**자료 항목**
────────────────────────────────────────

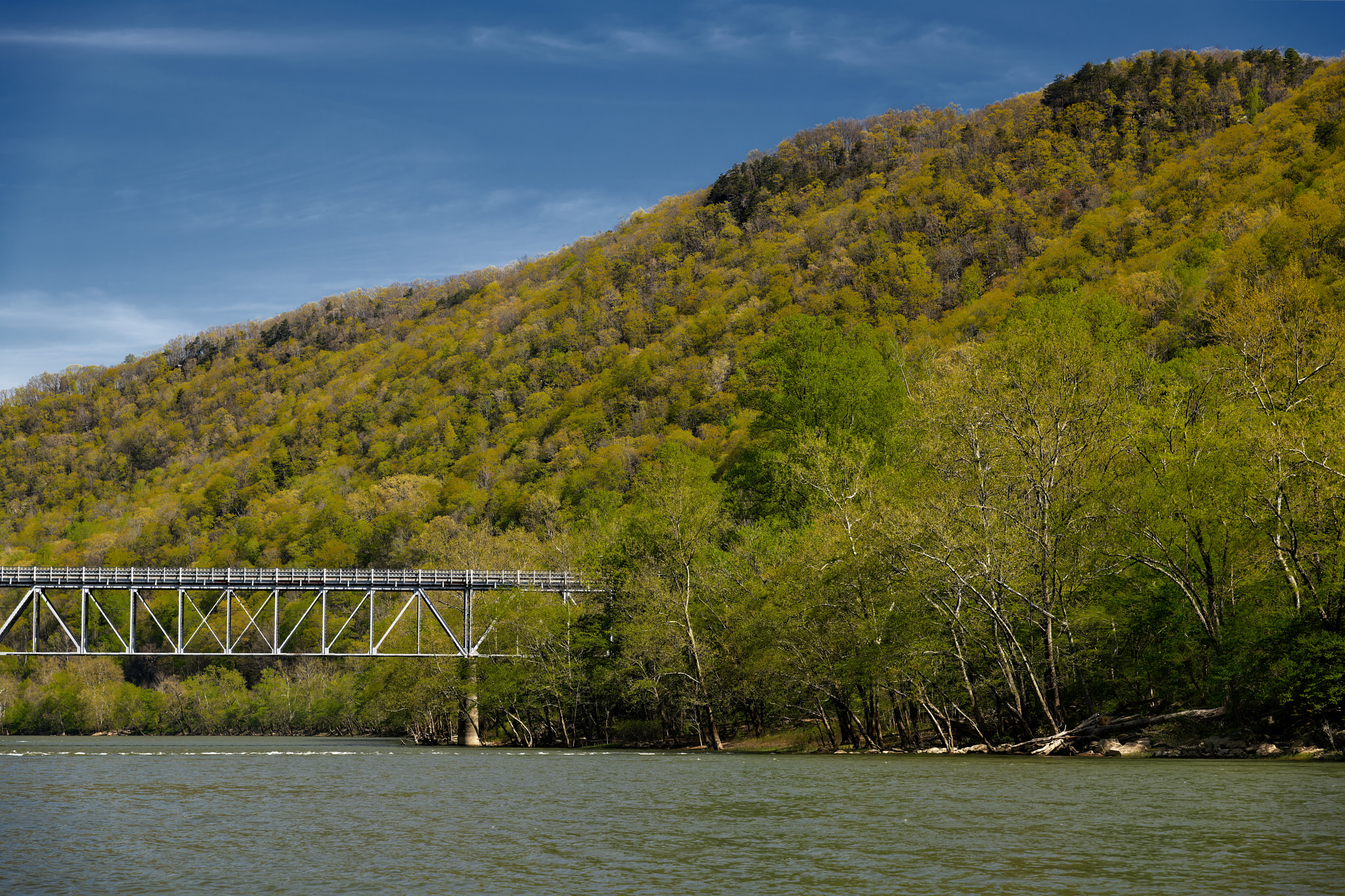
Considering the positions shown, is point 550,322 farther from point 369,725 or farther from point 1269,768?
point 1269,768

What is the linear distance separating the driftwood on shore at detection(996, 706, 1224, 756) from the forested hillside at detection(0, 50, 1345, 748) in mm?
809

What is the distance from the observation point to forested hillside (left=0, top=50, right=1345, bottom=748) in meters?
36.4

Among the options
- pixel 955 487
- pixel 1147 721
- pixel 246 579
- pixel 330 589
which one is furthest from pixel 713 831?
pixel 246 579

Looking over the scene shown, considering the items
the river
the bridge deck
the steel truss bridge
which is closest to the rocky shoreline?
the river

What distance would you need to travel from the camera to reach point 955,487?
41.0m

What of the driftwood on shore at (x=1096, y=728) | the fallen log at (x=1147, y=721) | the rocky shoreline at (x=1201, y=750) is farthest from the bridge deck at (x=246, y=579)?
the rocky shoreline at (x=1201, y=750)

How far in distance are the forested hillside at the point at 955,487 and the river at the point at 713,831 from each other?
17.9ft

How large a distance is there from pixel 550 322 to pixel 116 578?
415 ft

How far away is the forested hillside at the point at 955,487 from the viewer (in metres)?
36.4

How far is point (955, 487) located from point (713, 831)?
22.0 m

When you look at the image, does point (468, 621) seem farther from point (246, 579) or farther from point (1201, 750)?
point (1201, 750)

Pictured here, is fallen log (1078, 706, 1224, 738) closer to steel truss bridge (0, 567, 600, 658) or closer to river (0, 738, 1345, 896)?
river (0, 738, 1345, 896)

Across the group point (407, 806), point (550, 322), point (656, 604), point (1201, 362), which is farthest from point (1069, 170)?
point (407, 806)

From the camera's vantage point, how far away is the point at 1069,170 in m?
145
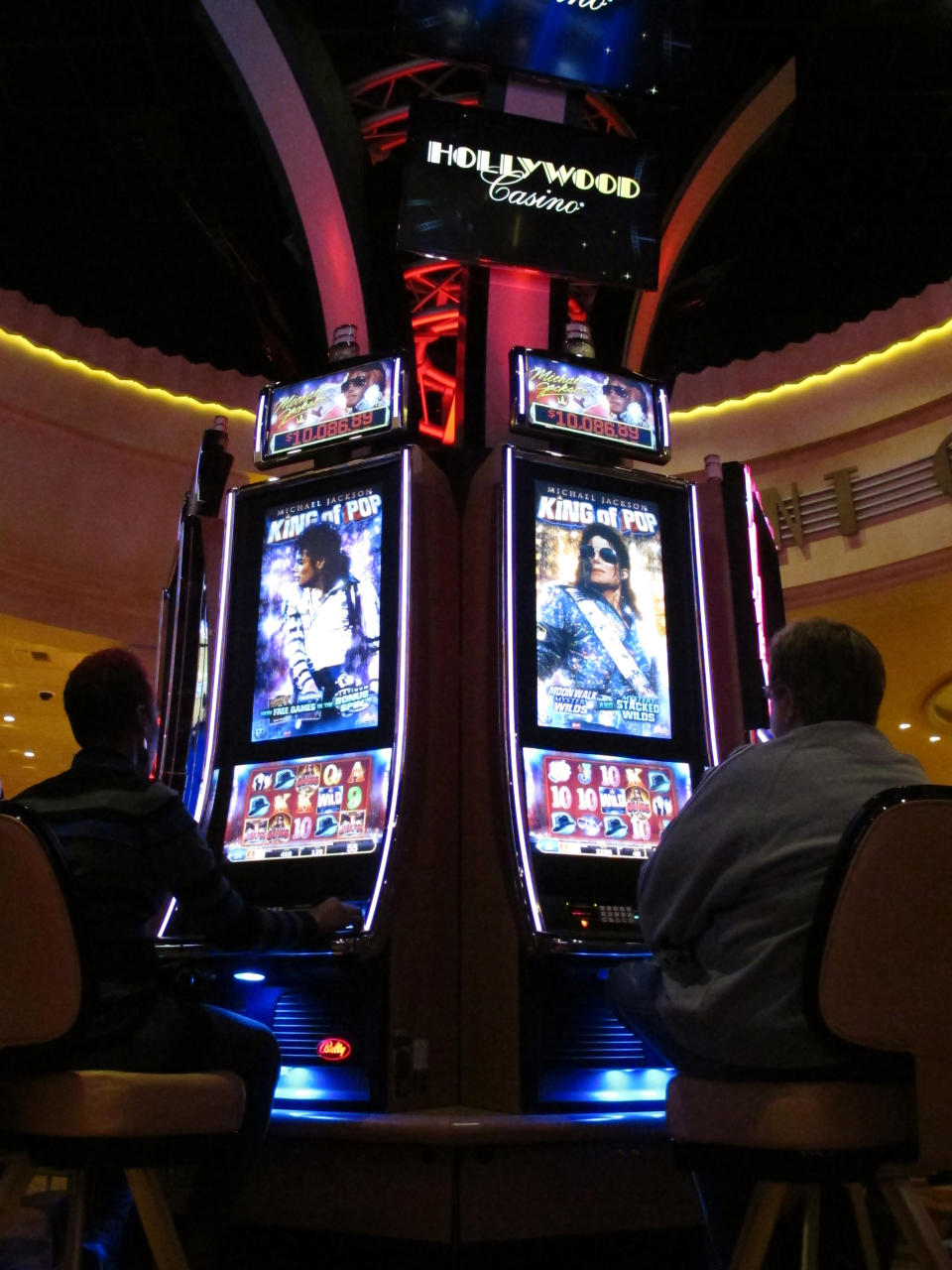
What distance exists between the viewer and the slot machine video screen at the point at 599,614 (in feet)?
10.1

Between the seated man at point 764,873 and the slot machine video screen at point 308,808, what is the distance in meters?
1.13

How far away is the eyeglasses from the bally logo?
156cm

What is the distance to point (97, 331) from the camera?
8344 millimetres

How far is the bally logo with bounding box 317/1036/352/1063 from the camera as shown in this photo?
8.40 feet

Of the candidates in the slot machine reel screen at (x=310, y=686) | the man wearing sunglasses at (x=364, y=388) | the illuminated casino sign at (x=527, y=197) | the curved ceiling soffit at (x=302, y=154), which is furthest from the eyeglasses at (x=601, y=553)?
the curved ceiling soffit at (x=302, y=154)

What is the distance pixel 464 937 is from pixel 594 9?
347 cm

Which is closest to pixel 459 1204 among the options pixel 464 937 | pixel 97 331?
pixel 464 937

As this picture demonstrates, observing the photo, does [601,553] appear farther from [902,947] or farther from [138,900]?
[902,947]

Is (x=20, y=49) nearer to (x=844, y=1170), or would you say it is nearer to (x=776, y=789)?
(x=776, y=789)

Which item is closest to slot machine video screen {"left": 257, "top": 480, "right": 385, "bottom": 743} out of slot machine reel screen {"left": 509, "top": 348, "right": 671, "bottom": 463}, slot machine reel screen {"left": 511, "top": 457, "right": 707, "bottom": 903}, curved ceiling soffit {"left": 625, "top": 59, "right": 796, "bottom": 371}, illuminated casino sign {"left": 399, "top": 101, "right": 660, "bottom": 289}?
slot machine reel screen {"left": 511, "top": 457, "right": 707, "bottom": 903}

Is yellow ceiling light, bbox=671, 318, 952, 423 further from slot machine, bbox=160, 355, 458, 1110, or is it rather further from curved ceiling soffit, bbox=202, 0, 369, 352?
slot machine, bbox=160, 355, 458, 1110

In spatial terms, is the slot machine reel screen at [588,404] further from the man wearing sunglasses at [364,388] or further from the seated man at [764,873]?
the seated man at [764,873]

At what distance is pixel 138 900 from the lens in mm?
1881

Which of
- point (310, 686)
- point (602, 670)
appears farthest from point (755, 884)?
point (310, 686)
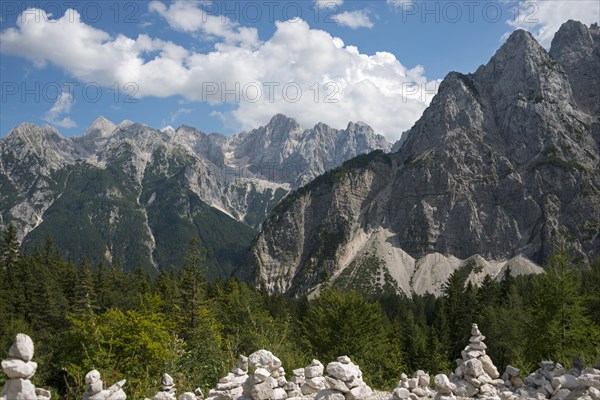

────────────────────────────────────────

**지시 사항**
위 자료에서 "fallen"라는 단어가 들어 있는 줄을 모두 추출하여 적으세요.

**예상 답안**
What of the driftwood on shore at (x=1096, y=728) | the fallen log at (x=1147, y=721) | the rocky shoreline at (x=1201, y=750) is farthest from the bridge deck at (x=246, y=579)?
Pictured here, is fallen log (1078, 706, 1224, 738) closer to steel truss bridge (0, 567, 600, 658) or closer to river (0, 738, 1345, 896)?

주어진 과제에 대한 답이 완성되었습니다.